Mientras los muchachos se levantaban y se dirigían a sus cobertizos en grupillos de dos o tres comentando la lucha, Okela surgió de entre ellos y se aproximó al maestro, saludándolo.
—¡Agías! —dijo Okela con una cálida sonrisa—. ¡Tratas a los chicos demasiado bien! ¡Siempre has sido un poco blando!
—¡Okela! Qué alegría verte. Ahora entiendo por qué Ático ha perdido la concentración. Ático, ven aquí.
—Hola, padre —dijo el joven entre jubiloso y avergonzado.
—Hola, hijo. Veo que he llegado en mal momento —dijo Okela sonriendo y manteniendo una pudorosa distancia.
—Eso mismo debe aprender, y lo sabes. Un soldado no puede distraerse en ningún momento —afirmó Agías—. ¿Qué te trae por aquí?
—Mañana parto para Atenas y deseo que mi hijo venga conmigo. Necesito tu conformidad.

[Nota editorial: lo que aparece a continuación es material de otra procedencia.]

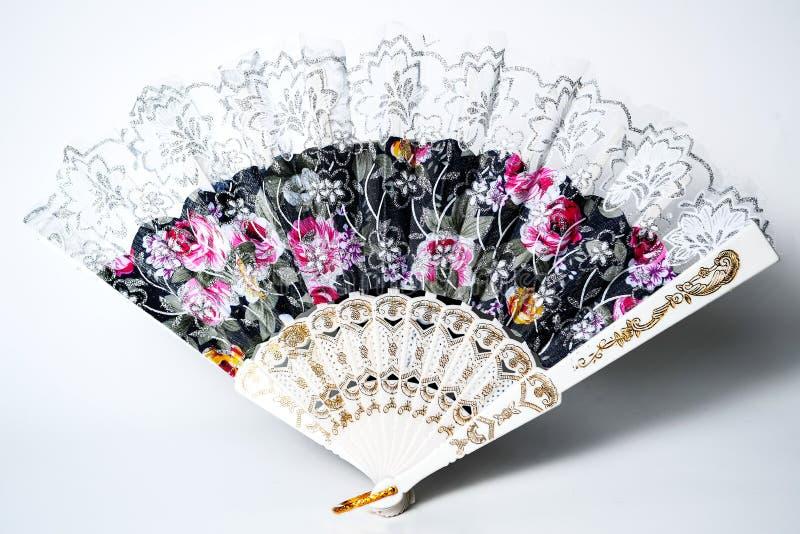 佛拉明柯舞曲与在白色背景隔绝的五颜六色的样式的手爱好者 免版税库存图片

—Por mi parte no hay problema.
—Hablaremos a mi vuelta a la Sisitia. Parece que los persas andan revueltos de nuevo y habrá que ir pensando en ponerles en su sitio —dijo Okela con sorna.
—Eso he oído —respondió Agías. Acto seguido se dirigió a Ático—. Ve con tu padre y aprende de él. Es el mejor soldado que he conocido.
—Esparta tiene mejores hombres que yo, Agías —sentenció Okela.
Agías y Okela se abrazaron fraternalmente y padre e hijo emprendieron el camino a casa. Antes de llegar, Okela se dio cuenta de que no habían hablado en todo el camino. Su hijo se mantenía a su lado, como si fuese un ejército de un hombre siguiendo a su comandante y esperando órdenes. El afecto que sentía hacia Agías, Euricles o Leónidas era el de compañeros de armas y fatigas, amigos que se conocen desde siempre y entre los cuales no hay secretos ni diferencias. En cambio, el que sentía por su hijo era muy diferente. Nunca podrían hablar de igual a igual, pero era su descendencia y su sangre, una extensión de sí mismo, la razón última de la existencia de un hombre y la rebuscada garantía de una extraña inmortalidad. Aquel muchacho, que lucía una mirada idéntica a la de su madre, era la encarnación del futuro por el que se dejaba la piel en cada combate, y era él quien debería mantener vivo el nombre y patrimonio de su linaje cuando Okela muriese en combate o por la simple lógica de la vida. Como cualquier padre, confiaba en que su hijo le superase en todo.